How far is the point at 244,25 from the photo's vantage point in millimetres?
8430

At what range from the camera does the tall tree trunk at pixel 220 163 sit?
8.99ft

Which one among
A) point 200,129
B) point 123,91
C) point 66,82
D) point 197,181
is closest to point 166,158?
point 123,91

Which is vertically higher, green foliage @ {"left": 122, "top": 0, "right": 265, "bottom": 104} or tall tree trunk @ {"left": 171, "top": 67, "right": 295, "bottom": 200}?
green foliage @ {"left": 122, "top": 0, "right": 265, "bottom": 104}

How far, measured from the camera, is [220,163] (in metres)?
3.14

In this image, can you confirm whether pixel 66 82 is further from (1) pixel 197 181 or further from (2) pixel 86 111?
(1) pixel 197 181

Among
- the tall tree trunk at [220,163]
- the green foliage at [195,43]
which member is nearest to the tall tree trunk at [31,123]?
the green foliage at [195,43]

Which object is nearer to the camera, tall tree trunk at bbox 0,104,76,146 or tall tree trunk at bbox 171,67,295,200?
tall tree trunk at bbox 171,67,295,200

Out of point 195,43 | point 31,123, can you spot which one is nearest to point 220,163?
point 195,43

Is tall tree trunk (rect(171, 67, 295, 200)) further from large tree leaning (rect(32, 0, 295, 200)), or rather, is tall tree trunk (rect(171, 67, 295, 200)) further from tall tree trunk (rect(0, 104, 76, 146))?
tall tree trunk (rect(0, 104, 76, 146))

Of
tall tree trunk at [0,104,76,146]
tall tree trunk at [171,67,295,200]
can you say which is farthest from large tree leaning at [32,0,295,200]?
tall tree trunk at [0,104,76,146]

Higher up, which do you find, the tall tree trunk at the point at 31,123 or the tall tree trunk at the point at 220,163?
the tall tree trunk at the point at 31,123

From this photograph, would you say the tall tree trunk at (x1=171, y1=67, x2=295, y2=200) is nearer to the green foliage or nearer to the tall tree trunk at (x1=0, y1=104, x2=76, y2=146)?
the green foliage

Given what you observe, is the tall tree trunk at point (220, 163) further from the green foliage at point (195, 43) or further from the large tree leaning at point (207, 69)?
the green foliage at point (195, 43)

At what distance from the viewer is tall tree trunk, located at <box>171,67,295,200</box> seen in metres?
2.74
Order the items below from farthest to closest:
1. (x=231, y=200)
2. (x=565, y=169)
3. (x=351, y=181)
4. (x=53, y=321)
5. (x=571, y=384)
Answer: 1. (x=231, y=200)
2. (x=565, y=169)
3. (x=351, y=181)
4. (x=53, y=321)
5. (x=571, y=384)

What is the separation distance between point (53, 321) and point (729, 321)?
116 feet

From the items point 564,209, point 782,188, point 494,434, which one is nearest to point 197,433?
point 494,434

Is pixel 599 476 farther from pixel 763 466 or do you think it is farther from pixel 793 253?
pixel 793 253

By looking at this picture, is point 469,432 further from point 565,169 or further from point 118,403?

· · · · ·

Exercise task: Print the complete listing again, exactly as it stands.

Answer for the task:
How far is the point at 244,25 from the photo's vantage point in millimetres?
8430

At what range from the camera does the tall tree trunk at pixel 220 163 sit?
8.99ft

Which one among
A) point 200,129
B) point 123,91
C) point 66,82
D) point 197,181
is closest to point 166,158?
point 123,91

Which is vertically higher, green foliage @ {"left": 122, "top": 0, "right": 265, "bottom": 104} or tall tree trunk @ {"left": 171, "top": 67, "right": 295, "bottom": 200}?
green foliage @ {"left": 122, "top": 0, "right": 265, "bottom": 104}

How far, measured from the camera, is [220,163] (in metres)?
3.14

In this image, can you confirm whether pixel 66 82 is further from (1) pixel 197 181 or further from (2) pixel 86 111?
(1) pixel 197 181

Among
- the tall tree trunk at [220,163]
- the green foliage at [195,43]
which member is nearest to the tall tree trunk at [31,123]?
the green foliage at [195,43]

Which object is nearer to the camera, tall tree trunk at bbox 0,104,76,146 or tall tree trunk at bbox 171,67,295,200?
tall tree trunk at bbox 171,67,295,200

Out of point 195,43 | point 31,123, can you spot which one is nearest to point 220,163?
point 195,43

Is tall tree trunk (rect(171, 67, 295, 200)) further from large tree leaning (rect(32, 0, 295, 200)), or rather, is tall tree trunk (rect(171, 67, 295, 200)) further from tall tree trunk (rect(0, 104, 76, 146))?
tall tree trunk (rect(0, 104, 76, 146))

Of
tall tree trunk at [0,104,76,146]
tall tree trunk at [171,67,295,200]
can you say which is farthest from large tree leaning at [32,0,295,200]?
tall tree trunk at [0,104,76,146]

Higher up, which do you find, the tall tree trunk at the point at 31,123 or the tall tree trunk at the point at 220,163?
the tall tree trunk at the point at 31,123

From this photograph, would you say the tall tree trunk at (x1=171, y1=67, x2=295, y2=200) is nearer to the green foliage or nearer to the tall tree trunk at (x1=0, y1=104, x2=76, y2=146)?
the green foliage

Given what you observe, is the tall tree trunk at point (220, 163) further from the green foliage at point (195, 43) or further from the large tree leaning at point (207, 69)?
the green foliage at point (195, 43)

At what distance from the viewer is tall tree trunk, located at <box>171,67,295,200</box> seen in metres?
2.74
Order the items below from farthest to closest:
1. (x=231, y=200)
2. (x=565, y=169)
3. (x=351, y=181)
4. (x=53, y=321)
5. (x=571, y=384)
Answer: 1. (x=231, y=200)
2. (x=565, y=169)
3. (x=351, y=181)
4. (x=53, y=321)
5. (x=571, y=384)

What is the separation distance between point (53, 321) and point (729, 321)?
116 feet

From the items point 564,209, point 782,188, point 494,434, which one is nearest to point 197,433?
point 494,434

Is pixel 599 476 farther from pixel 763 466 or do you think it is farther from pixel 793 253?
pixel 793 253

By looking at this picture, is point 469,432 further from point 565,169 or further from point 118,403?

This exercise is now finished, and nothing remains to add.